Re: Use of words crucial to debate

Cliff Lundberg (cliff@noe.com)
Fri, 30 Jul 1999 12:55:24 -0700

Chris Cogan wrote:

>It should be pointed out that the judgment that so much of a genome is
>"junk" is based on the phenotype's view of things, not the gene's. From the
>point of the "junk" genes themselves, they are not junk. They are
>evolutionarily successful in that they have found a way to survive by
>hitching rides along with productive or useful genes.

How do you know the gene has a view at all? Can you say what you
mean without anthropomorphizing base pairs? If genes do have views,
how do you know they aren't altruistically viewing themselves as junk?
The 'selfish gene' idea implies a dynamic that isn't there. We don't see
genes reproducing like viruses, we don't see fatal excess-DNA mutations,
caused by genes who got too ambitious for their own good.

Is an ineffective non-coding bit of DNA a gene at all? Might the term 'gene'
be reserved for something that affects the phenotype?

Isn't it possible that non-coding DNA serves some purpose, perhaps
as potential raw material for future genes?

Isn't it more sensible to say that junk DNA is just historical baggage, like
a vestigial structure in the phenotype?

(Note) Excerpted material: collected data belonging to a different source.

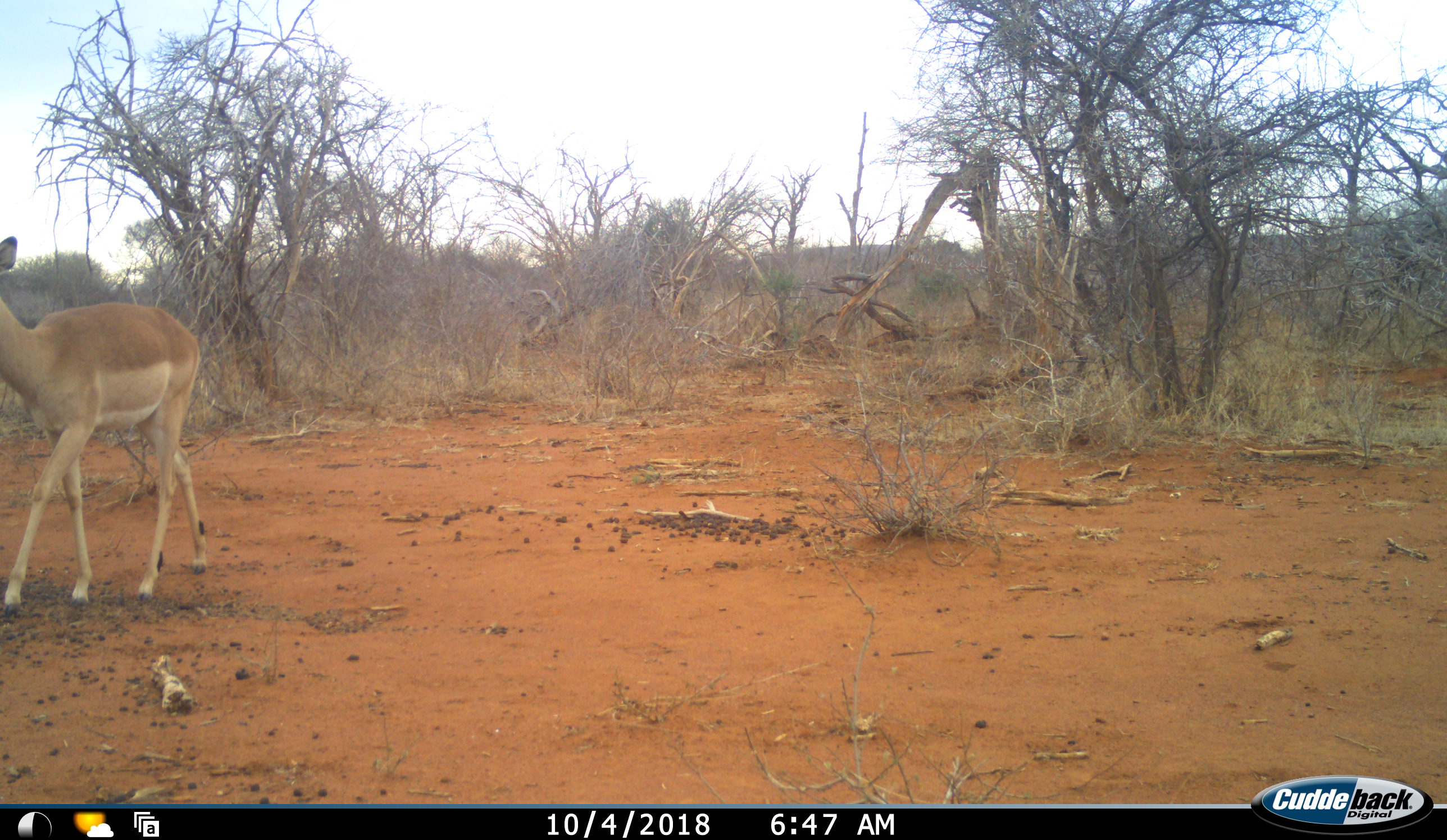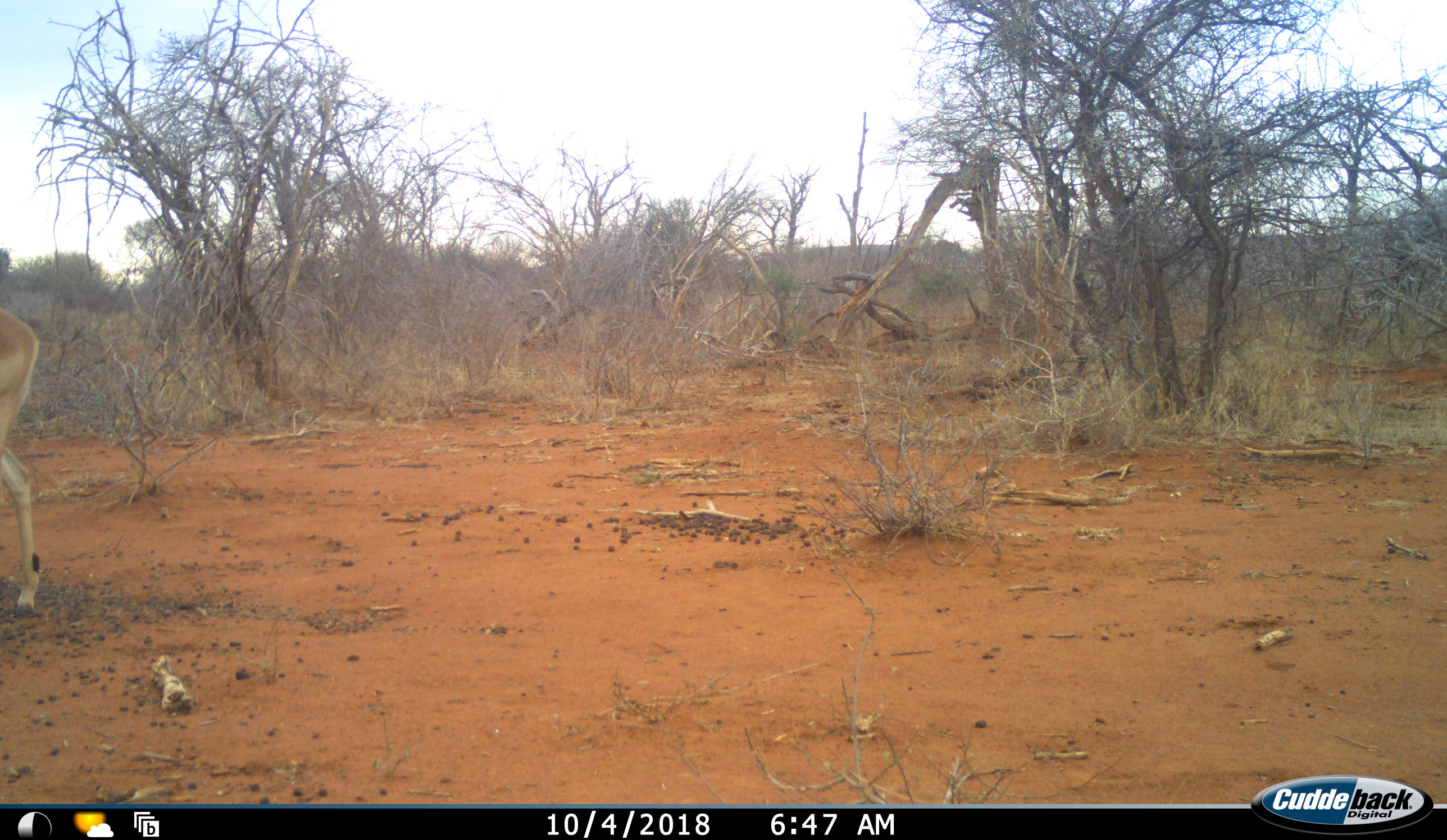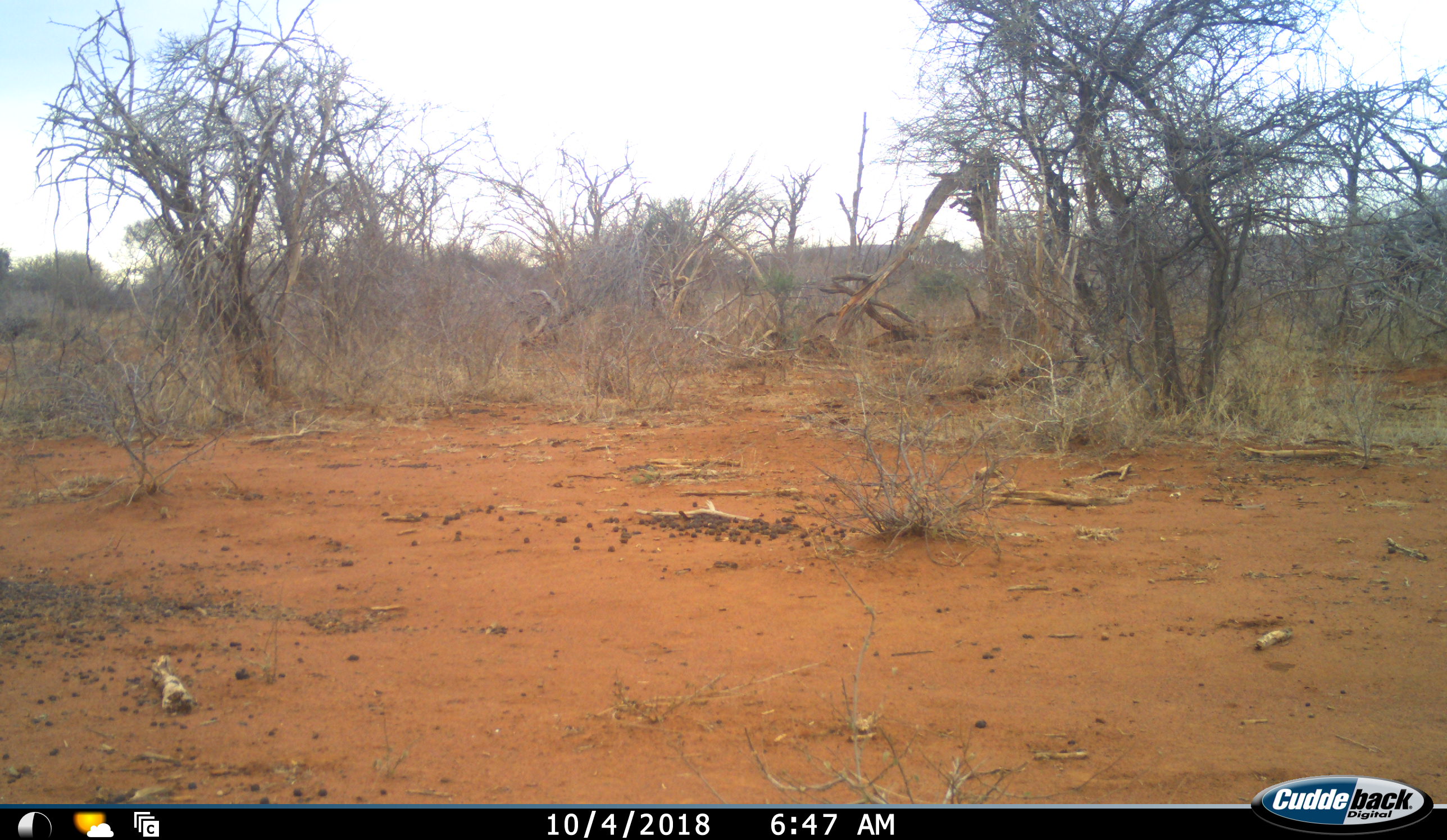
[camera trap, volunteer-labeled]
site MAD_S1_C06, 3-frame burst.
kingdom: Animalia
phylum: Chordata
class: Mammalia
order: Artiodactyla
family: Bovidae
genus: Aepyceros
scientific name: Aepyceros melampus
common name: impala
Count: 1.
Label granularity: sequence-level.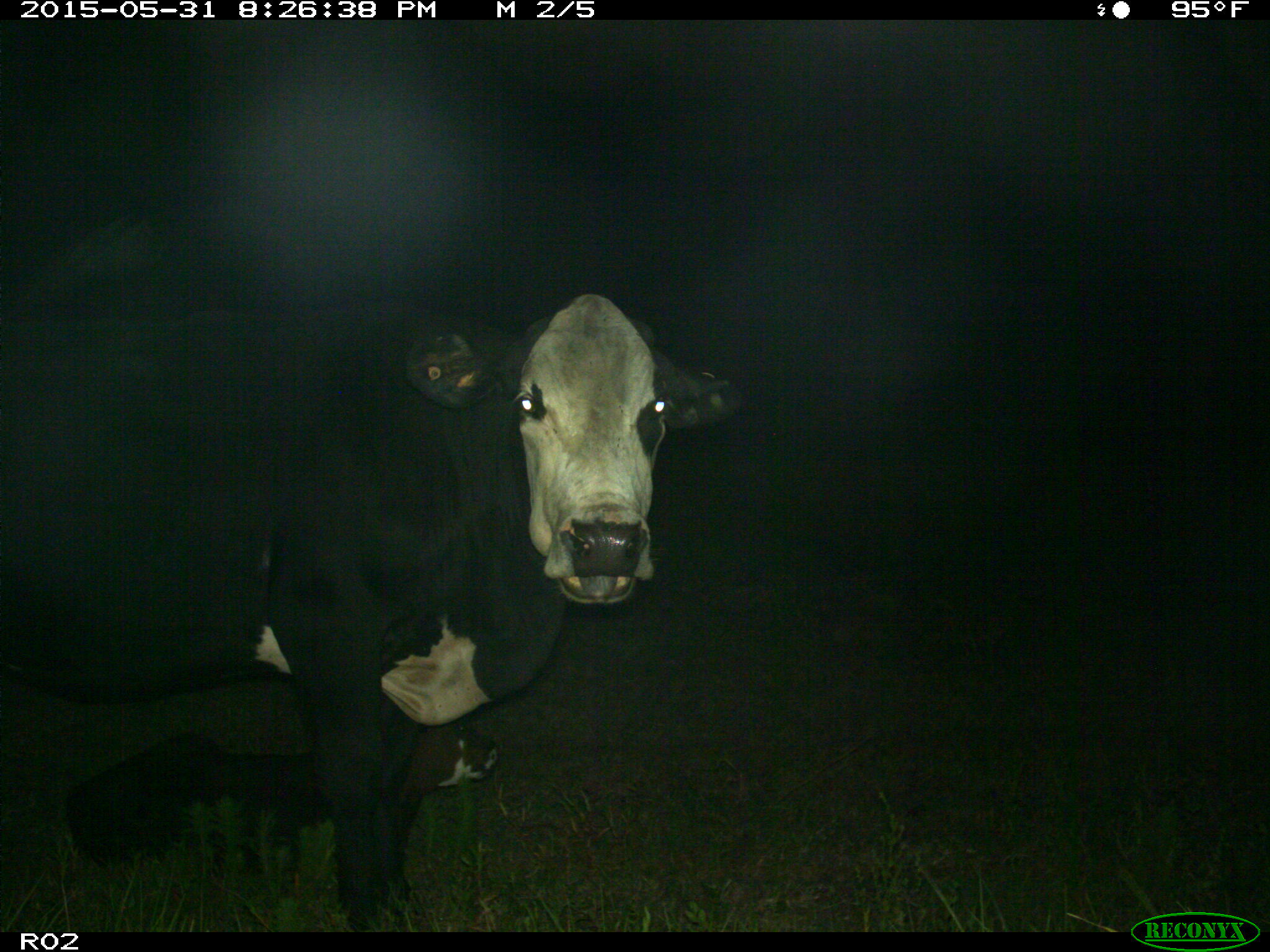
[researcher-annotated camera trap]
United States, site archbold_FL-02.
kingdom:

Could we say vesitigial structures
are junk anatomy?

>We already know that
>some genes are parasitical on other genes, so why might there not be genes
>that are not particularly harmful but not useful either?

Here you inferring something obvious and well-known from something
incomprehensible. Is a vestigial structure a parasite?

Samuel Butler said the chicken is simply the egg's means of insuring the
production of more eggs. He saw the funniness in turning things upside
down. Dawkins takes this confusion seriously, with his selfish gene concept.